Saved entries
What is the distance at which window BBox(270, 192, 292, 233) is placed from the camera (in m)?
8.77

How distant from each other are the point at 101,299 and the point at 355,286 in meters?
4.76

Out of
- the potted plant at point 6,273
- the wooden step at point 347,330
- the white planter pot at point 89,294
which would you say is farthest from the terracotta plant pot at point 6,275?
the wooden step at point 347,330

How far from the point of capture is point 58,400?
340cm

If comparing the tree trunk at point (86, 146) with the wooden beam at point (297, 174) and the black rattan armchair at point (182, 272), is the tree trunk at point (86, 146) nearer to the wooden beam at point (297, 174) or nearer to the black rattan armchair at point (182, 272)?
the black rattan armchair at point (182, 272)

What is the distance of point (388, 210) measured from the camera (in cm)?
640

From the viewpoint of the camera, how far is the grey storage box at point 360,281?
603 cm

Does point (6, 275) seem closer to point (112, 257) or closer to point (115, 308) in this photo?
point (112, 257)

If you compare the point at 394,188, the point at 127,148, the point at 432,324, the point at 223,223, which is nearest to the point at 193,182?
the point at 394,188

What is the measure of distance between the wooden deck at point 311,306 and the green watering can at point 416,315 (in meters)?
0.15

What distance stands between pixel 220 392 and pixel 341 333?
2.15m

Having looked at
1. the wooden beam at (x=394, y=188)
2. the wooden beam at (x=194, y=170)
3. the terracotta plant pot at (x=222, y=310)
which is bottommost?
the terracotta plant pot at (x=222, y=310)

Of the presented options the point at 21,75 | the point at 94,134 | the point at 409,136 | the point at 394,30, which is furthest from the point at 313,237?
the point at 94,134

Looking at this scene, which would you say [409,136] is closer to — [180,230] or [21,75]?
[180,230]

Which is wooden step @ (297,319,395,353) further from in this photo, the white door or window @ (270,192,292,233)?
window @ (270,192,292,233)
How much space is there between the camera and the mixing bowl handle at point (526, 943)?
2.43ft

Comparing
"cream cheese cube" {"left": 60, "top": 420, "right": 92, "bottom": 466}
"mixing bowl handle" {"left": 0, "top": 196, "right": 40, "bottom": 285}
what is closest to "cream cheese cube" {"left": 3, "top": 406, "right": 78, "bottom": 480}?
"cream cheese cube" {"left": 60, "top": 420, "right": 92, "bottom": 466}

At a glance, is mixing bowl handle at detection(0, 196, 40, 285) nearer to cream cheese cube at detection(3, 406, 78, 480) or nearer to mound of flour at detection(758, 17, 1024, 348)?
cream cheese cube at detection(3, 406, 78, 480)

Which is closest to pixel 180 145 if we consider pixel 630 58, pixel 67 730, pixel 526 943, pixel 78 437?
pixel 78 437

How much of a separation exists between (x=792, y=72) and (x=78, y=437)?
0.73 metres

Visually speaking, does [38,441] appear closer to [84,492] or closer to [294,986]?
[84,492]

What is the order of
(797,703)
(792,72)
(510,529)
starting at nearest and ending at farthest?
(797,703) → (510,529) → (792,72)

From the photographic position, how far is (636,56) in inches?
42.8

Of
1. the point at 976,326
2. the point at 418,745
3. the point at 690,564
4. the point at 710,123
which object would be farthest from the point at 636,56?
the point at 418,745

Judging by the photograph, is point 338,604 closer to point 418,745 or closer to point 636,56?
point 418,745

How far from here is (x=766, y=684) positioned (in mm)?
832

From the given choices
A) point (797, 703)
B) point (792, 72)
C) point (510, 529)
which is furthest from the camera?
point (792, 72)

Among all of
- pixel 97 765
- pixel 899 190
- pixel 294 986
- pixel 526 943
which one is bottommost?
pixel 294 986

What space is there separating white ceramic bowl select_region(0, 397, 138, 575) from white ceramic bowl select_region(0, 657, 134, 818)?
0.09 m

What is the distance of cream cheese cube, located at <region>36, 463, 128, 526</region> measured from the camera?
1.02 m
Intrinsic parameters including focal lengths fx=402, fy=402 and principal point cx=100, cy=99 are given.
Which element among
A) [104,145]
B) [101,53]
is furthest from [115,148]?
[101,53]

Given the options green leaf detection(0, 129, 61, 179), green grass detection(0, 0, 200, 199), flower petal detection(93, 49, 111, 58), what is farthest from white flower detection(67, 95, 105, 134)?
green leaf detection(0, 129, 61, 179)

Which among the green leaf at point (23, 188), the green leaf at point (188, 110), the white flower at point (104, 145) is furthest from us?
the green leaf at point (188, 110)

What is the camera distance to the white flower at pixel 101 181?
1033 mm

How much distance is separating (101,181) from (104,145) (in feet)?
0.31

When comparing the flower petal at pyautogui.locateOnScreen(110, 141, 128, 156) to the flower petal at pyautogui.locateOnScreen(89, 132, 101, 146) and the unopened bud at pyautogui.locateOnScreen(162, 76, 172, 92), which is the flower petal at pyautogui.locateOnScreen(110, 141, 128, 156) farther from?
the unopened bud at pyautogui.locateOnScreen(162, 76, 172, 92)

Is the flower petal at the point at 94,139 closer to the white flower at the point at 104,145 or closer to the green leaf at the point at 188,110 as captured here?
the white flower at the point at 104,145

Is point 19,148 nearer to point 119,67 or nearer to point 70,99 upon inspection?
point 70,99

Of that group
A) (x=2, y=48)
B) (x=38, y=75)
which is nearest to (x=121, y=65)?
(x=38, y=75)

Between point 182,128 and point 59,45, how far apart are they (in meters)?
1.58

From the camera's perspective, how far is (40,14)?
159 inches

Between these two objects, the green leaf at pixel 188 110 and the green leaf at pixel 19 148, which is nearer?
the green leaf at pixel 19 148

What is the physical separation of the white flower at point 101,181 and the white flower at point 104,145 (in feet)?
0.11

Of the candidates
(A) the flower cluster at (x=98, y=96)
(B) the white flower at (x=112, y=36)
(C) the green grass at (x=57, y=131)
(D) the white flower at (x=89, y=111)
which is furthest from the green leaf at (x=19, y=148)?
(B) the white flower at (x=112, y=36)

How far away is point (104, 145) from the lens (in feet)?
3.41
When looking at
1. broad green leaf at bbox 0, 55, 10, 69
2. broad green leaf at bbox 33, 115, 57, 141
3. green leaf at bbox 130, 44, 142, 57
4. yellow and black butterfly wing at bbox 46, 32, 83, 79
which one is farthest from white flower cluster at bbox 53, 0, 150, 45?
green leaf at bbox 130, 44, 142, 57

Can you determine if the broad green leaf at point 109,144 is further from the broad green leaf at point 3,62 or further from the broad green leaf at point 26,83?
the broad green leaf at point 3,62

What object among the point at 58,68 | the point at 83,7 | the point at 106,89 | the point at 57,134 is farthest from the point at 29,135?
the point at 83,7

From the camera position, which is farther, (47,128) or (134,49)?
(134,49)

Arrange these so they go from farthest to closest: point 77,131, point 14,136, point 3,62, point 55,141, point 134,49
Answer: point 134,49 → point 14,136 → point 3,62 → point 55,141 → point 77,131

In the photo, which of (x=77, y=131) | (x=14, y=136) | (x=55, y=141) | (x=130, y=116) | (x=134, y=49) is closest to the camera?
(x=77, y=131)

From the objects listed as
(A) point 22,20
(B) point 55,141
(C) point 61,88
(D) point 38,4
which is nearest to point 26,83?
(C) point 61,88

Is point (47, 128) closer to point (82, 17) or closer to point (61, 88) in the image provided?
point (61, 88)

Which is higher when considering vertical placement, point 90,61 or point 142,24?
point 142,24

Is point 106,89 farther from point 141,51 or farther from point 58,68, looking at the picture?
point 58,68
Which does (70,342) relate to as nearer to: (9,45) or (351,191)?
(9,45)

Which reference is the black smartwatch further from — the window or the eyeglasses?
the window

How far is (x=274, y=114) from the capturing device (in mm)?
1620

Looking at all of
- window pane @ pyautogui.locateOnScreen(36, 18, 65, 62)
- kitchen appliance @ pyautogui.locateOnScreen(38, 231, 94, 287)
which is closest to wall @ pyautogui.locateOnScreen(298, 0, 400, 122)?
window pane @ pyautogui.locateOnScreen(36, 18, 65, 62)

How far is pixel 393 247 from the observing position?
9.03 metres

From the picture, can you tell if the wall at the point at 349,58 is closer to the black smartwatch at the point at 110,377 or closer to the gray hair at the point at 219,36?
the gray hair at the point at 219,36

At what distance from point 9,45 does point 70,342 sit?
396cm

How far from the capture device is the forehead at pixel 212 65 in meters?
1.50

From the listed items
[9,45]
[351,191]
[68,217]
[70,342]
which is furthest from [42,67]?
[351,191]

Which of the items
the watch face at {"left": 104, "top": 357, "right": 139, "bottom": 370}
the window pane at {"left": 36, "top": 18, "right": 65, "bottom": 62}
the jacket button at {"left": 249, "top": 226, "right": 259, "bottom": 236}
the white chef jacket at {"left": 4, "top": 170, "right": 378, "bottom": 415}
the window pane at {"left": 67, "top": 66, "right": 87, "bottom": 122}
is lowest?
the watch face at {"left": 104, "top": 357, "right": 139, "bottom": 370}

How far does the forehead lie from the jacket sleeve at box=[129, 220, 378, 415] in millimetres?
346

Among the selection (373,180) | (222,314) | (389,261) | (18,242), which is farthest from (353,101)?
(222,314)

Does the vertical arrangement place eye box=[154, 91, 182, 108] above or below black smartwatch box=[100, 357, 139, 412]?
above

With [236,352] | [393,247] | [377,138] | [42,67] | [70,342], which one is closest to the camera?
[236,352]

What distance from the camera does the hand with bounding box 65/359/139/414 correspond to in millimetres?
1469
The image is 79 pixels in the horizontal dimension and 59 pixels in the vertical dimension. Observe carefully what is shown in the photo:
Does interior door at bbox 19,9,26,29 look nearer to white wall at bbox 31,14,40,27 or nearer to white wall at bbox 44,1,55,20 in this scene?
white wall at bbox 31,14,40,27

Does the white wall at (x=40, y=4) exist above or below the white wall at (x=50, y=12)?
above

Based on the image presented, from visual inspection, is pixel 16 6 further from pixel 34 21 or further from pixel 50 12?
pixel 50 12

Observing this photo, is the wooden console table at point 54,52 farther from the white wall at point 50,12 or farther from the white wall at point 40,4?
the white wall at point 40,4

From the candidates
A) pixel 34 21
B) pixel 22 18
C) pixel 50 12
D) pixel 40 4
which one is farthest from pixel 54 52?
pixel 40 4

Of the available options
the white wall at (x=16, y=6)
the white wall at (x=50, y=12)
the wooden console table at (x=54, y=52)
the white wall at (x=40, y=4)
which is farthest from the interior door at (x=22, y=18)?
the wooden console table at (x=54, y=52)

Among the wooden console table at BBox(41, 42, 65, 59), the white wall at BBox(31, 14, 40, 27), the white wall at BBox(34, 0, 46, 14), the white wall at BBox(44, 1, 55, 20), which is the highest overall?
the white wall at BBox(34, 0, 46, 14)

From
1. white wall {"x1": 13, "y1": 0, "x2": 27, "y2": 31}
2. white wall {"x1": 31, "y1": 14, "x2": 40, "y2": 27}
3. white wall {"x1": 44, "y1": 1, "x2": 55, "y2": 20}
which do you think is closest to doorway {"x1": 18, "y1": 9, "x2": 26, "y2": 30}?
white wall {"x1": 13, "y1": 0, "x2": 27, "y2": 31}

> _Task instructions_:
Copy the lines of the records word for word, starting at the line that contains "Does the vertical" and ending at the last line of the records.

> _Answer to this exercise_:
Does the vertical arrangement place eye box=[154, 91, 182, 108] above or below black smartwatch box=[100, 357, 139, 412]?
above

With [236,352] | [393,247] | [377,138] | [42,67] | [70,342], which one is closest to the camera?
[236,352]

What distance from the camera does the hand with bounding box 65/359/139/414 correspond to in millimetres?
1469
The image is 79 pixels in the horizontal dimension and 59 pixels in the vertical dimension. Observe carefully what is shown in the photo:
Does interior door at bbox 19,9,26,29 look nearer to white wall at bbox 31,14,40,27 or nearer to white wall at bbox 44,1,55,20 in this scene?
white wall at bbox 31,14,40,27

Does the white wall at (x=40, y=4) exist above or below the white wall at (x=50, y=12)?
above

Based on the image presented, from visual inspection, is pixel 16 6 further from pixel 34 21 or further from pixel 50 12?
pixel 50 12

Observing this photo, is the wooden console table at point 54,52 farther from the white wall at point 50,12 or farther from the white wall at point 40,4?
the white wall at point 40,4

From the candidates
A) pixel 34 21
B) pixel 22 18
C) pixel 50 12
D) pixel 40 4
which one is farthest from pixel 54 52?
pixel 40 4

Of the available options
the white wall at (x=16, y=6)
the white wall at (x=50, y=12)
the wooden console table at (x=54, y=52)
the white wall at (x=40, y=4)
which is farthest from the interior door at (x=22, y=18)?
the wooden console table at (x=54, y=52)

Among the wooden console table at BBox(41, 42, 65, 59), the white wall at BBox(31, 14, 40, 27), the white wall at BBox(34, 0, 46, 14), the white wall at BBox(44, 1, 55, 20), which is the highest overall?
the white wall at BBox(34, 0, 46, 14)

From
1. white wall {"x1": 13, "y1": 0, "x2": 27, "y2": 31}
2. white wall {"x1": 31, "y1": 14, "x2": 40, "y2": 27}
3. white wall {"x1": 44, "y1": 1, "x2": 55, "y2": 20}
which do you think is closest to doorway {"x1": 18, "y1": 9, "x2": 26, "y2": 30}?
white wall {"x1": 13, "y1": 0, "x2": 27, "y2": 31}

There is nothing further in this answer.